── DATA LISTING ──

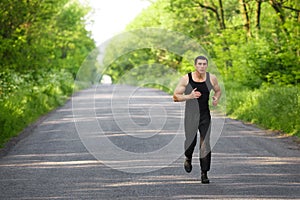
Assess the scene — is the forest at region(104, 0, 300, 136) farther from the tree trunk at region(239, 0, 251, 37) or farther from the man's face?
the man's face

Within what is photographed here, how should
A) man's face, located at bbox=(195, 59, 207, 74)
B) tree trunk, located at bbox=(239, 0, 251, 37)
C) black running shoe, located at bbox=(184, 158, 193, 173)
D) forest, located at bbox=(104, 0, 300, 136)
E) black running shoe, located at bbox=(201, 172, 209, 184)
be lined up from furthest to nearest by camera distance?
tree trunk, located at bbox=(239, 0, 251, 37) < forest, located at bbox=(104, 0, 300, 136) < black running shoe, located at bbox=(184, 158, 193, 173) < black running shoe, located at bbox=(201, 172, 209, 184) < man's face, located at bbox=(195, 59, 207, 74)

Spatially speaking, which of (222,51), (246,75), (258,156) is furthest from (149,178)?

───
── DATA LISTING ──

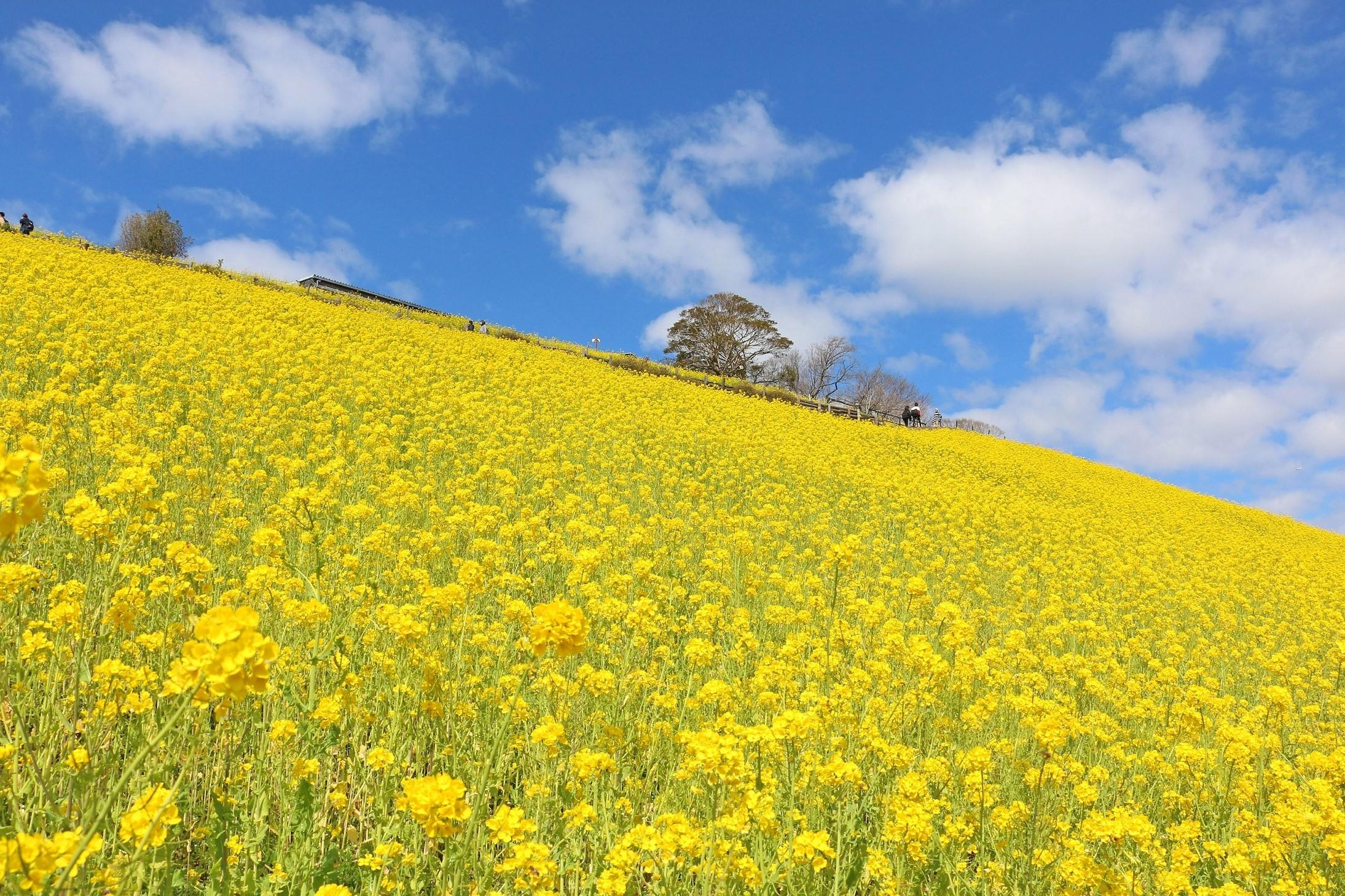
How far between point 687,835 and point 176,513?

───

* **TASK TO COMPLETE**
Copy the entries starting with the line that contains "Assess the scene" and going on through the line that contains "tree trunk, located at bbox=(239, 0, 251, 37) <", changing "photographed" to "pictured" and leaving everything else the same.

* **WRITTEN RESPONSE**
Assess the scene — is the forest at region(104, 0, 300, 136) farther from the tree trunk at region(239, 0, 251, 37) or farther from the man's face?
the man's face

Within what is pictured here, how should
A) man's face, located at bbox=(195, 59, 207, 74)
B) tree trunk, located at bbox=(239, 0, 251, 37)
C) black running shoe, located at bbox=(184, 158, 193, 173)
D) forest, located at bbox=(104, 0, 300, 136)
E) black running shoe, located at bbox=(201, 172, 209, 184)
be lined up from furthest to nearest by camera distance?
tree trunk, located at bbox=(239, 0, 251, 37) < forest, located at bbox=(104, 0, 300, 136) < black running shoe, located at bbox=(184, 158, 193, 173) < black running shoe, located at bbox=(201, 172, 209, 184) < man's face, located at bbox=(195, 59, 207, 74)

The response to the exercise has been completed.